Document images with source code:

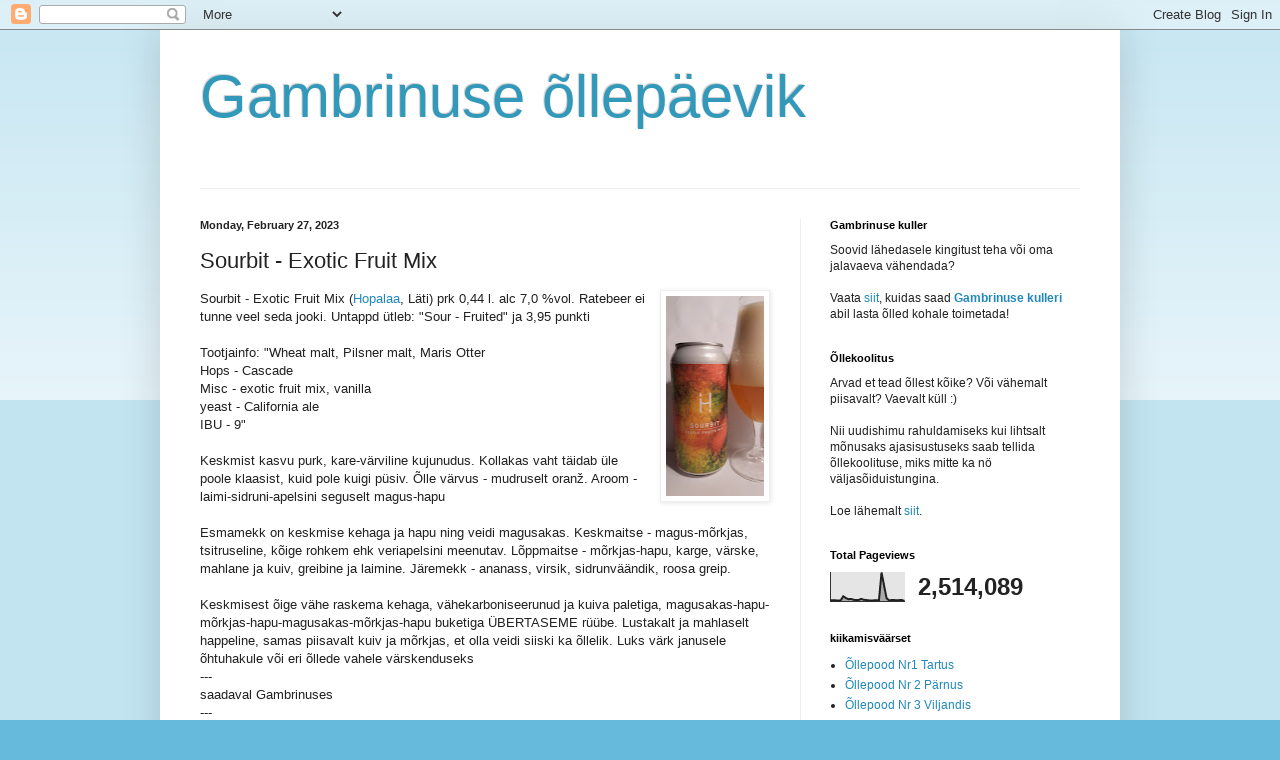

--- FILE ---
content_type: text/html; charset=UTF-8
request_url: https://tartugambrinus.blogspot.com/b/stats?style=BLACK_TRANSPARENT&timeRange=ALL_TIME&token=APq4FmCmnY91FhWuLNFAZZJuDA4T8xbUOFfHW7knikXZoopzm3hPtrYugiaRxH9paSVFbR4jujVKJzLTv15QoJDyw3HxES8Kkg
body_size: -33
content:
{"total":2514089,"sparklineOptions":{"backgroundColor":{"fillOpacity":0.1,"fill":"#000000"},"series":[{"areaOpacity":0.3,"color":"#202020"}]},"sparklineData":[[0,4],[1,4],[2,4],[3,3],[4,4],[5,18],[6,12],[7,8],[8,9],[9,6],[10,5],[11,5],[12,9],[13,6],[14,5],[15,4],[16,3],[17,4],[18,4],[19,5],[20,100],[21,55],[22,11],[23,4],[24,5],[25,5],[26,4],[27,5],[28,5],[29,2]],"nextTickMs":53731}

WORK REQUEST:
The records above must all be output exactly. Omit the images.

WRITTEN SOLUTION:
--- FILE ---
content_type: text/html; charset=UTF-8
request_url: https://tartugambrinus.blogspot.com/b/stats?style=BLACK_TRANSPARENT&timeRange=ALL_TIME&token=APq4FmCmnY91FhWuLNFAZZJuDA4T8xbUOFfHW7knikXZoopzm3hPtrYugiaRxH9paSVFbR4jujVKJzLTv15QoJDyw3HxES8Kkg
body_size: -33
content:
{"total":2514089,"sparklineOptions":{"backgroundColor":{"fillOpacity":0.1,"fill":"#000000"},"series":[{"areaOpacity":0.3,"color":"#202020"}]},"sparklineData":[[0,4],[1,4],[2,4],[3,3],[4,4],[5,18],[6,12],[7,8],[8,9],[9,6],[10,5],[11,5],[12,9],[13,6],[14,5],[15,4],[16,3],[17,4],[18,4],[19,5],[20,100],[21,55],[22,11],[23,4],[24,5],[25,5],[26,4],[27,5],[28,5],[29,2]],"nextTickMs":53731}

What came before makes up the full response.